General Overview of Infertility
Infertility, defined as being unable to become pregnant even though you have unprotected sex frequently for at least a year, affects 10 – 15 percent of couples in this country.
Although most couples will eventually succeed in becoming pregnant with or without treatment, for those who don’t, there exist many safe and effective assisted reproductive treatments (ART) that improve the chances significantly.
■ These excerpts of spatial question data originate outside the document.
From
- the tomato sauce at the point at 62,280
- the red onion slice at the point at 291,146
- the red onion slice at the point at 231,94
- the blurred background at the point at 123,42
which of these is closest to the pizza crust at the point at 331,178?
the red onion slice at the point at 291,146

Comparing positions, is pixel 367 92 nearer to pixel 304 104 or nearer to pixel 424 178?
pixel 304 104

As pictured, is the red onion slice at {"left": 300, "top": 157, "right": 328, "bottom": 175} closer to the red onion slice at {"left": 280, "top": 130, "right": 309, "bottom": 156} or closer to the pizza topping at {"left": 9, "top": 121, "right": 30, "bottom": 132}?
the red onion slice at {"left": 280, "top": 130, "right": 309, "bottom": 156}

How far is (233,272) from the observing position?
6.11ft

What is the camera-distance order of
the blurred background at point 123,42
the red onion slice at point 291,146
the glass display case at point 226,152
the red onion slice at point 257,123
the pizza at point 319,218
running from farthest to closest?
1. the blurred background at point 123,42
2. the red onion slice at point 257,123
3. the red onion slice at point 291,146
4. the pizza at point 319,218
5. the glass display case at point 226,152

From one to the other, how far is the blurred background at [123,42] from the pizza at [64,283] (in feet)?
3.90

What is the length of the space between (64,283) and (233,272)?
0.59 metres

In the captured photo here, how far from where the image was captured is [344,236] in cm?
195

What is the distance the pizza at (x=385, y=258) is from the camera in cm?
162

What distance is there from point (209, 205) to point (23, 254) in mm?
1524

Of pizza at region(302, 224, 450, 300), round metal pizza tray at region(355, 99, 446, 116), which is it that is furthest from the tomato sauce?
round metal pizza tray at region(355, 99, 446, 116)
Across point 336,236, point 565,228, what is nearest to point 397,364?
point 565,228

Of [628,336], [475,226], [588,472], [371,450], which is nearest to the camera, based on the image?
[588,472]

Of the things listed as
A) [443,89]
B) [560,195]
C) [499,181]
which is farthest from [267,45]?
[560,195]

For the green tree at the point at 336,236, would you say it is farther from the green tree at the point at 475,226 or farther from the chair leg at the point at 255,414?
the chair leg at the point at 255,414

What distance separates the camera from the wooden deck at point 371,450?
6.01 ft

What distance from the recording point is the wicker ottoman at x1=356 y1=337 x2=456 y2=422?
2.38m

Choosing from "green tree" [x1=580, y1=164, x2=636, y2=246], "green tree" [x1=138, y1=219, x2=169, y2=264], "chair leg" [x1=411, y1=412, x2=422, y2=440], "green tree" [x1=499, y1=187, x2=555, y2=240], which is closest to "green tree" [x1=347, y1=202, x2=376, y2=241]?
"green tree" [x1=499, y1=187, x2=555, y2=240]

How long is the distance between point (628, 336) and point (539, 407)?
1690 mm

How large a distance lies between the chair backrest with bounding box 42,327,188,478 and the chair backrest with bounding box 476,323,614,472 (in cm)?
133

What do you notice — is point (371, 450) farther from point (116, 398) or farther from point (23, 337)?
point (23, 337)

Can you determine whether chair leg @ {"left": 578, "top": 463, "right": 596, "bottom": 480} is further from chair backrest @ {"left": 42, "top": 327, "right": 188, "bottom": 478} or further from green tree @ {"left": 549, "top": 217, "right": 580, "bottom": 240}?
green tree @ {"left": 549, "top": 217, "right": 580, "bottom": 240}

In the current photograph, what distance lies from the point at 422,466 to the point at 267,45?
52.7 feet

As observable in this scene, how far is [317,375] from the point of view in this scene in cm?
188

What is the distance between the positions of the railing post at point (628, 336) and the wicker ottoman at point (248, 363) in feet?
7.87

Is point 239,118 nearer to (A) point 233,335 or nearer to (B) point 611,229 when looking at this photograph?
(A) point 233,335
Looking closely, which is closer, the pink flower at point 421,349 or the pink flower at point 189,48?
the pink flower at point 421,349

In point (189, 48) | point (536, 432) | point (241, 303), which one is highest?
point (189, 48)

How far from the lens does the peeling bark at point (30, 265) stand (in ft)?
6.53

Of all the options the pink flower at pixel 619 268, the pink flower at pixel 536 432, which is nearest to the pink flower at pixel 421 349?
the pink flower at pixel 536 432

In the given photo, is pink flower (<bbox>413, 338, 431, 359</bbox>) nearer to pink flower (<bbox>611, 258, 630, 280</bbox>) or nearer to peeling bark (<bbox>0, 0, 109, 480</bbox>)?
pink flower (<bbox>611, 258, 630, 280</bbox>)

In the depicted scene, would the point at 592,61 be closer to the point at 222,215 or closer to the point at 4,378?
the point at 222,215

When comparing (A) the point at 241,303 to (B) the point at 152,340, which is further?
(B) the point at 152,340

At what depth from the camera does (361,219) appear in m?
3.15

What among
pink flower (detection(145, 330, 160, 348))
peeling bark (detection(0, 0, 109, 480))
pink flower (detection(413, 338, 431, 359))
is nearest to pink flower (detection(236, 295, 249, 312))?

ART covers a broad spectrum of procedures, depending on the cause of infertility. Intrauterine insemination (IUI) is one of many.
What Is Intrauterine insemination (IUI)?
Intrauterine insemination (IUI) is a painless straightforward assisted reproductive treatment (ART) in which sperm is deposited directly into the uterus and conception is allowed to occur normally. With IUI, the sperm has a shorter “trip,” and is more likely to be able to by-pass obstacles, thus increasing the chances of successful fertilization.
When is Intrauterine Insemination Used?
Usually the first line of treatment for infertility, other than fertility drugs, IUI is most often used in cases of couples who have the following:
- Unexplained infertility
- Donor sperm
- Mild male subfertility (sperm that has below-average concentration, weak movement, atypical shape/size)
- Endometriosis (tissue lining of the uterus grows outside)
- Thick cervical mucus impeding sperm from reaching the uterus
- Allergy to male’s semen (rare)
What is Involved in Intrauterine Insemination (IUI)?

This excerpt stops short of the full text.